Monday, October 2, 2023

Turning MegaGladys Into a Wikipedia OSINT Power Tool

Turning MegaGladys Into a Wikipedia OSINT Power Tool
By ResearchBuzz

When I say that I do ResearchBuzz, that’s literal. There’s only one person behind ResearchBuzz and that’s me. I don’t have any contract workers or employees or anything like that; I can’t afford them. It’s just me.

That means when I make something I’m limited by what I know and what I can do. This is frustrating because sometimes I have a feeling about how something should go but I don’t know how to make it. That’s definitely been the case with MegaGladys, a tool for pulling and presenting information from Wikipedia.

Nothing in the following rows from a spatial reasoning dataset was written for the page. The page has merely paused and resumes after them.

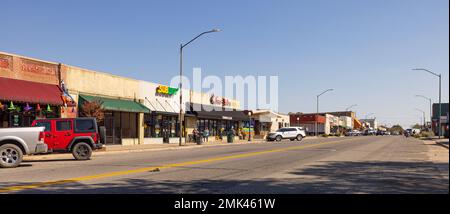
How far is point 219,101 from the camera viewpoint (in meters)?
57.9

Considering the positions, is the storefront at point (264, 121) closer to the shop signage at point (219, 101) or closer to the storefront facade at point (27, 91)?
the shop signage at point (219, 101)

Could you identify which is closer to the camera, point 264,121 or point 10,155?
point 10,155

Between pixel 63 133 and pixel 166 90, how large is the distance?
947 inches

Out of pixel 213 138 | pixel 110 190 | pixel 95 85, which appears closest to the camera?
pixel 110 190

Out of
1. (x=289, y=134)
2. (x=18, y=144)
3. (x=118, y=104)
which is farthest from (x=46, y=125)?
(x=289, y=134)

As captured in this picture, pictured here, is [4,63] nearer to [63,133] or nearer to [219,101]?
[63,133]

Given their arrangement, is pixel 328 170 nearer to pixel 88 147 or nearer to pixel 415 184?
pixel 415 184

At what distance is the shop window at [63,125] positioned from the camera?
65.9ft

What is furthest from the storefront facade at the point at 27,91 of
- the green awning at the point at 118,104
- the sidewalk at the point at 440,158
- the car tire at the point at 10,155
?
the sidewalk at the point at 440,158

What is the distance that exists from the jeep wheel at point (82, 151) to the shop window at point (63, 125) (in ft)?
2.71

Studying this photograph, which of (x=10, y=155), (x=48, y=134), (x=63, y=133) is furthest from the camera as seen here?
(x=63, y=133)

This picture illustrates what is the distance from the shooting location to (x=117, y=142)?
3666 centimetres
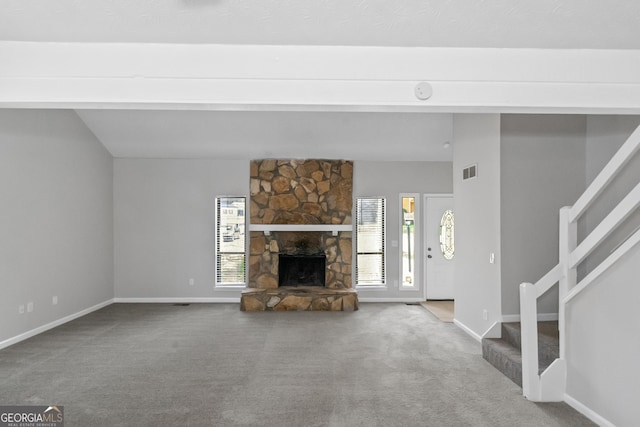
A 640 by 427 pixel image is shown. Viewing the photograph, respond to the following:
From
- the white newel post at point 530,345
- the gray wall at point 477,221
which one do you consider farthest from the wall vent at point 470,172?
the white newel post at point 530,345

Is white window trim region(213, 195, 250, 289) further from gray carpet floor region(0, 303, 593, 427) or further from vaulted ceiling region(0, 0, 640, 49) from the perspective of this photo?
vaulted ceiling region(0, 0, 640, 49)

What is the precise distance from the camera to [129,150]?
7.62 m

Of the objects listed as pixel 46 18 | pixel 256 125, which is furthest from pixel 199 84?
pixel 256 125

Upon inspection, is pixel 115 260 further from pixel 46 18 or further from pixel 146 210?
pixel 46 18

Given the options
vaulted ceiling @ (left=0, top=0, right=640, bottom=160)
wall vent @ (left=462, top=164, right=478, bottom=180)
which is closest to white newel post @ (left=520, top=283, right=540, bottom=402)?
vaulted ceiling @ (left=0, top=0, right=640, bottom=160)

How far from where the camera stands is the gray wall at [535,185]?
192 inches

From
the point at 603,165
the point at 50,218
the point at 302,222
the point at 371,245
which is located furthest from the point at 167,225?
the point at 603,165

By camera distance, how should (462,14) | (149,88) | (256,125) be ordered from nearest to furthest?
(462,14), (149,88), (256,125)

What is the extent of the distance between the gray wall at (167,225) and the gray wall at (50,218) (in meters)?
0.30

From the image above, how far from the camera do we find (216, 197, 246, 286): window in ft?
26.2

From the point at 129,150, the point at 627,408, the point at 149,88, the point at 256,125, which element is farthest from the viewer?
the point at 129,150

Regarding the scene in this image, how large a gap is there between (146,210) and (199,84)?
5776mm

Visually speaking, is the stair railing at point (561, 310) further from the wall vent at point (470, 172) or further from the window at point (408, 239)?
the window at point (408, 239)

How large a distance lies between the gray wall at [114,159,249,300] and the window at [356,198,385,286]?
228 cm
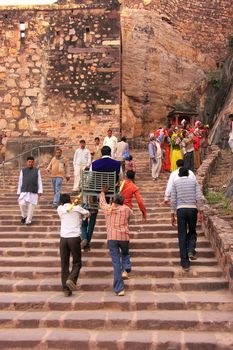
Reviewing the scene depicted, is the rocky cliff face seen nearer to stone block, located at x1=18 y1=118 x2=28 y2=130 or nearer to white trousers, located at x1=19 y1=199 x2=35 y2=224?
stone block, located at x1=18 y1=118 x2=28 y2=130

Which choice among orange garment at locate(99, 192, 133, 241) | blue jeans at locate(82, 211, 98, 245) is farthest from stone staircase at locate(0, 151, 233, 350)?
orange garment at locate(99, 192, 133, 241)

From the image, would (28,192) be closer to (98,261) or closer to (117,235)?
(98,261)

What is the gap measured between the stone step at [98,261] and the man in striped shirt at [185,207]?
31cm

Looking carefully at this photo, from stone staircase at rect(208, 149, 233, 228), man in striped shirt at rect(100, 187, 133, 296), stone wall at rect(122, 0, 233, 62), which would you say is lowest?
stone staircase at rect(208, 149, 233, 228)

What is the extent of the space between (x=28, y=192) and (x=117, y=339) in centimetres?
450

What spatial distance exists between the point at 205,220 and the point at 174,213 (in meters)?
1.30

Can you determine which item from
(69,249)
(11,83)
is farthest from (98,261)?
(11,83)

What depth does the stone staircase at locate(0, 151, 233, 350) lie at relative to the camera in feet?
16.1

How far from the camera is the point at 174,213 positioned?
6.77 meters

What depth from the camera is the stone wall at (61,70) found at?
51.2 feet

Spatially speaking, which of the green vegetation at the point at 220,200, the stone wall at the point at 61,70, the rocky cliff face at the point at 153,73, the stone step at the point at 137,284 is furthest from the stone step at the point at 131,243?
the rocky cliff face at the point at 153,73

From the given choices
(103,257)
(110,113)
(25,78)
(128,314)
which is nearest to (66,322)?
(128,314)

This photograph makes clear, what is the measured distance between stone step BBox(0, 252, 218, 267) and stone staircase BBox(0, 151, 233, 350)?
0.02 m

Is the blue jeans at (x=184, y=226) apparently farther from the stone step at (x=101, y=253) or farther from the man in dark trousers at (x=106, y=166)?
the man in dark trousers at (x=106, y=166)
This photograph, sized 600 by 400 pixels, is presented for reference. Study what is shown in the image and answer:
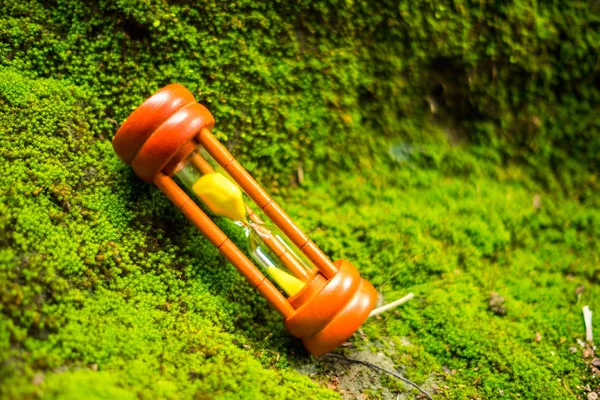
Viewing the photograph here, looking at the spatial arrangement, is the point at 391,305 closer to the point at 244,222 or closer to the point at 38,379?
the point at 244,222

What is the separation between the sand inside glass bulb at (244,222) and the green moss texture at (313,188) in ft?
0.54

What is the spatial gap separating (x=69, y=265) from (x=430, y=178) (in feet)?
5.94

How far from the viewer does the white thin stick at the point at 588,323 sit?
2390 millimetres

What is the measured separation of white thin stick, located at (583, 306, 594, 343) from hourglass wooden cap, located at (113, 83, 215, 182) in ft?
6.31

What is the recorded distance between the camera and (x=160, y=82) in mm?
2266

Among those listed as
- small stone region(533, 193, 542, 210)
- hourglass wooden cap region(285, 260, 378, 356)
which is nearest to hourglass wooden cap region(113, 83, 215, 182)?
hourglass wooden cap region(285, 260, 378, 356)

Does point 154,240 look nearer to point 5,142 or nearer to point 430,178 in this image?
point 5,142

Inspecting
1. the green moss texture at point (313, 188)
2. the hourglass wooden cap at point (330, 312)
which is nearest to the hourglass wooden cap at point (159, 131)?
the green moss texture at point (313, 188)

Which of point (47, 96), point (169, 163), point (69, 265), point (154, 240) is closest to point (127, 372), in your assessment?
point (69, 265)

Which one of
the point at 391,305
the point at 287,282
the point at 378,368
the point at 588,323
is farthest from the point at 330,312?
the point at 588,323

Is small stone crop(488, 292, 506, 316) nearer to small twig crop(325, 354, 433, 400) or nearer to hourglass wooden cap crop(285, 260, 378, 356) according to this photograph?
small twig crop(325, 354, 433, 400)

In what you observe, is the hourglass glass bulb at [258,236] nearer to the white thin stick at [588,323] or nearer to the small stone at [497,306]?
the small stone at [497,306]

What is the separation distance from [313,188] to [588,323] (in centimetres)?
141

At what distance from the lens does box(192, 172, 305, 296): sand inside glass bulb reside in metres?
1.97
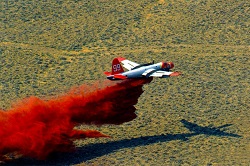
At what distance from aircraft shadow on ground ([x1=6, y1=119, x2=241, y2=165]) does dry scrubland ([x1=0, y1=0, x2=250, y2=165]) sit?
9 centimetres

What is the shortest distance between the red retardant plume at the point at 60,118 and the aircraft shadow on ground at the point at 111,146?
0.66 metres

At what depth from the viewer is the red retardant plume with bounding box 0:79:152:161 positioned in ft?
210

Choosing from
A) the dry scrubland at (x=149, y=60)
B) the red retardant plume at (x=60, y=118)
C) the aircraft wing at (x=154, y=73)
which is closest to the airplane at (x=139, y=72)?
the aircraft wing at (x=154, y=73)

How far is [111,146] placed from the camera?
68.6 meters

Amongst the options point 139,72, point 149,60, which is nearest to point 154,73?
point 139,72

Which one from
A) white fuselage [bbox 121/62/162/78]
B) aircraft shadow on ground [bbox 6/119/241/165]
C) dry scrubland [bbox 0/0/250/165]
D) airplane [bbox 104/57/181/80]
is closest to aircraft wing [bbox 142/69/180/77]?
airplane [bbox 104/57/181/80]

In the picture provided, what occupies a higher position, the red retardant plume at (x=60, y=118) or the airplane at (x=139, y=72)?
the airplane at (x=139, y=72)

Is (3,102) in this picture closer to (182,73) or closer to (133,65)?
(133,65)

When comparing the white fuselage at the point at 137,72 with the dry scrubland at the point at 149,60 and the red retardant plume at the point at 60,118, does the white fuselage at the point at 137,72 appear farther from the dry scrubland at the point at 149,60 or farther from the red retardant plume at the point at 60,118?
the dry scrubland at the point at 149,60

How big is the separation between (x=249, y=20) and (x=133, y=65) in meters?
29.7

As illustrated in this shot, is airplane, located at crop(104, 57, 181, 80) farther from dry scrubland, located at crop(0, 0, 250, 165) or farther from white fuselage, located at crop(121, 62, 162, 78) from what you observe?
dry scrubland, located at crop(0, 0, 250, 165)

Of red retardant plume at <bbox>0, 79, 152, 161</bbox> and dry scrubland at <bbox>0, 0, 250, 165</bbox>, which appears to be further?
dry scrubland at <bbox>0, 0, 250, 165</bbox>

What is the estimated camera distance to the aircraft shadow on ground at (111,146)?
65.4 m

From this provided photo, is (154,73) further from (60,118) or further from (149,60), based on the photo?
(149,60)
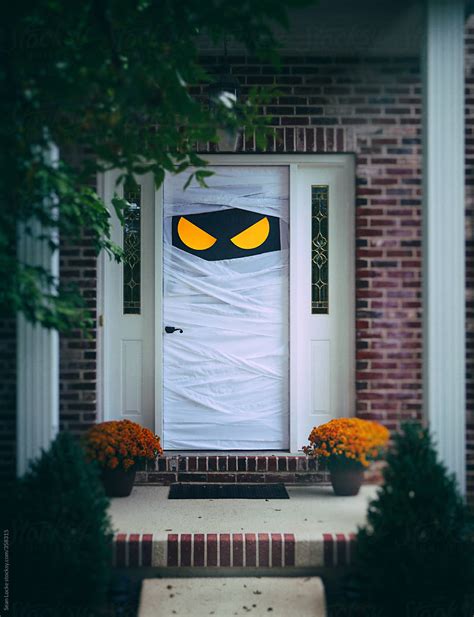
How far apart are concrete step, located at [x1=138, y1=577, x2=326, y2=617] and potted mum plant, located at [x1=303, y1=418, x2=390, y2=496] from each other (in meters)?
0.59

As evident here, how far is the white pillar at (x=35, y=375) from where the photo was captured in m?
2.87

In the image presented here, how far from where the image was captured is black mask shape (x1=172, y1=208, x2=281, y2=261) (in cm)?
444

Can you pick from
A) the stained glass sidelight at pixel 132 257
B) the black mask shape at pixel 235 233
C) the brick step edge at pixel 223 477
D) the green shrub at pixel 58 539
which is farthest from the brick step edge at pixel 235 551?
the black mask shape at pixel 235 233

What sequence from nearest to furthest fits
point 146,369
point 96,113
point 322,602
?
point 96,113 → point 322,602 → point 146,369

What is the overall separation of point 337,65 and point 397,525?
2.88 m

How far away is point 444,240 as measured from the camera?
301 cm

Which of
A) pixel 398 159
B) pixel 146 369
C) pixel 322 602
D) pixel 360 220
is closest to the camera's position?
pixel 322 602

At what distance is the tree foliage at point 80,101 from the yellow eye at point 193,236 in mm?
1382

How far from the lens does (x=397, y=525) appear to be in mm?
2771

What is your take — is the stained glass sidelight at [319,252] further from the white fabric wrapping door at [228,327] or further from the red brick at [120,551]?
the red brick at [120,551]

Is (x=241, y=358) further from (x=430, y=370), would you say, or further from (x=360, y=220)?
(x=430, y=370)

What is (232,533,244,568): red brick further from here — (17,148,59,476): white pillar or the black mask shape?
the black mask shape

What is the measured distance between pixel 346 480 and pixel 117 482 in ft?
4.08

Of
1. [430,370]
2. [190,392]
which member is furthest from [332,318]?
[430,370]
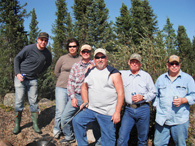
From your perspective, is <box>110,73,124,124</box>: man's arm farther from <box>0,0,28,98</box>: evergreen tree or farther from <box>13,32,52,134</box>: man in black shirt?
<box>0,0,28,98</box>: evergreen tree

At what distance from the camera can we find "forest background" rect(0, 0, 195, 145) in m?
4.19

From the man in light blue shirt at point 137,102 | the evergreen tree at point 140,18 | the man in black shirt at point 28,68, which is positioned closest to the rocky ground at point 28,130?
the man in black shirt at point 28,68

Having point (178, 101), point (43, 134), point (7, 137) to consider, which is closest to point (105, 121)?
point (178, 101)

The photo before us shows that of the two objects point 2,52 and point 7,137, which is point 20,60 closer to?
point 7,137

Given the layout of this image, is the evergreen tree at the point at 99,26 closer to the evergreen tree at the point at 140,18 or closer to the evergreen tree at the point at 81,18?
the evergreen tree at the point at 81,18

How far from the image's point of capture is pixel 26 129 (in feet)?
12.2

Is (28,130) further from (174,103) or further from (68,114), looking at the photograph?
(174,103)

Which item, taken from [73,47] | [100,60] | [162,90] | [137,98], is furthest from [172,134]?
[73,47]

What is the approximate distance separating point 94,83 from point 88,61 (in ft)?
2.43

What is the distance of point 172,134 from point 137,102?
2.35ft

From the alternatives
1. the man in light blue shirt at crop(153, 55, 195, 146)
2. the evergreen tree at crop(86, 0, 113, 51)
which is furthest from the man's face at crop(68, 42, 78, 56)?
the evergreen tree at crop(86, 0, 113, 51)

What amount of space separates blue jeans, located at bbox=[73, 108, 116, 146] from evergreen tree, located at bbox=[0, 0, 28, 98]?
7579 mm

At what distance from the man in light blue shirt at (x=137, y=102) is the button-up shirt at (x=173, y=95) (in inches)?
7.3

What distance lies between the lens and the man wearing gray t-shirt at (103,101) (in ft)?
7.50
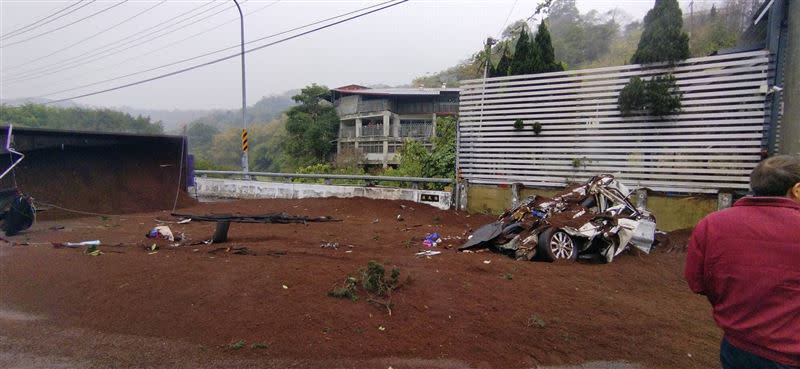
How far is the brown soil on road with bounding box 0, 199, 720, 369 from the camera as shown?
4031mm

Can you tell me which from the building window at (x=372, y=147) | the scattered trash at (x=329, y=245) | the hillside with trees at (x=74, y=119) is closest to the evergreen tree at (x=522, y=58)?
the scattered trash at (x=329, y=245)

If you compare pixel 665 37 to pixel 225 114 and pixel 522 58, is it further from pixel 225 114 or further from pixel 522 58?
pixel 225 114

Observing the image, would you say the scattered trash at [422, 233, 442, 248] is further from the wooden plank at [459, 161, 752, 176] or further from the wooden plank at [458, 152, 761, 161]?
the wooden plank at [458, 152, 761, 161]

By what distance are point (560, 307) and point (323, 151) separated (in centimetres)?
3437

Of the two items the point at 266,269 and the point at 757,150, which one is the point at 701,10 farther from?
the point at 266,269

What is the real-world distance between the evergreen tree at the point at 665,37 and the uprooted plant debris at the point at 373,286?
801cm

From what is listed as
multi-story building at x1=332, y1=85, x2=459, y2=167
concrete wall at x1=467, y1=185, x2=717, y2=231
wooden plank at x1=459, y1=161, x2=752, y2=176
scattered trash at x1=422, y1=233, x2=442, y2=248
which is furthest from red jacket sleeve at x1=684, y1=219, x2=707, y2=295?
multi-story building at x1=332, y1=85, x2=459, y2=167

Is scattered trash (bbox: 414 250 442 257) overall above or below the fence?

When I first wrote it  last year I had an idea of using it as part of a dashboard-type application that would do a variety of Wikipedia-based people searching, but I just had the idea, I didn’t have any knowledge.

The past few months of hand-coding MastoGizmos and RSS Gizmos have both given me more knowledge and more comfort around working with CSS, so last week I decided to see if I could create a single-page application that would allow the user to both find information about a person listed on Wikipedia and create informed, context-added searches of external sources like Google News, Bing, and Chronicling America.

And y’all, I think I made something pretty nice. I haven’t put all my ideas in it yet, but I like what I’ve got so far and I think you will too. Let me tell you all about MegaGladys.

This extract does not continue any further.